* _Document extract_:
[Start]

Fifty years ago this month, a group of gay men in Los Angeles put the finishing touches on a plan for a new organization called the Mattachine Society.
The prime mover was Harry Hay, a longtime member of the Communist Party; the other founders all had a history of engagement in progressive causes. They set as their goal "the heroic objective of liberating one of our largest minorities" from persecution.
Operating mostly in secret to protect the identities of members, the Mattachine Society ran a series of consciousness-raising groups in Southern California where gay men met to discuss their situation.
The organization launched a magazine, ONE, which militantly questioned the treatment of homosexuals. It also defended gay men against entrapment, a common police practice in the 1950s. Though the organization grew more conservative under the pressure of McCarthy-era politics, its creation set in motion an unbroken history of activism by gay men and lesbians in the United States.

[End]

* _Data provided_:
[Start]

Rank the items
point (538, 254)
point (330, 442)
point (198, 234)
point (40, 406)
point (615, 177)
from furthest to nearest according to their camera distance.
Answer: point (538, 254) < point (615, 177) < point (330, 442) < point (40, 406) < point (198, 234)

[End]
[Start]

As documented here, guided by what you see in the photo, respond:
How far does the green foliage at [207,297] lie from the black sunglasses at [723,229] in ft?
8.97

[End]

* _Challenges_:
(A) Could you extract the part of the passage on the Mattachine Society that starts at "Operating mostly in" and ends at "discuss their situation.", word for word?
(B) Can you copy, word for word, the lines of the records starting at the line containing "Rank the items" and ending at the line containing "Answer: point (538, 254)", both included?
The passage on the Mattachine Society and the records are unrelated to each other.

* _Solved tasks_:
(A)
Operating mostly in secret to protect the identities of members, the Mattachine Society ran a series of consciousness-raising groups in Southern California where gay men met to discuss their situation.

(B)
Rank the items
point (538, 254)
point (330, 442)
point (198, 234)
point (40, 406)
point (615, 177)
from furthest to nearest according to their camera distance.
Answer: point (538, 254) < point (615, 177) < point (330, 442) < point (40, 406) < point (198, 234)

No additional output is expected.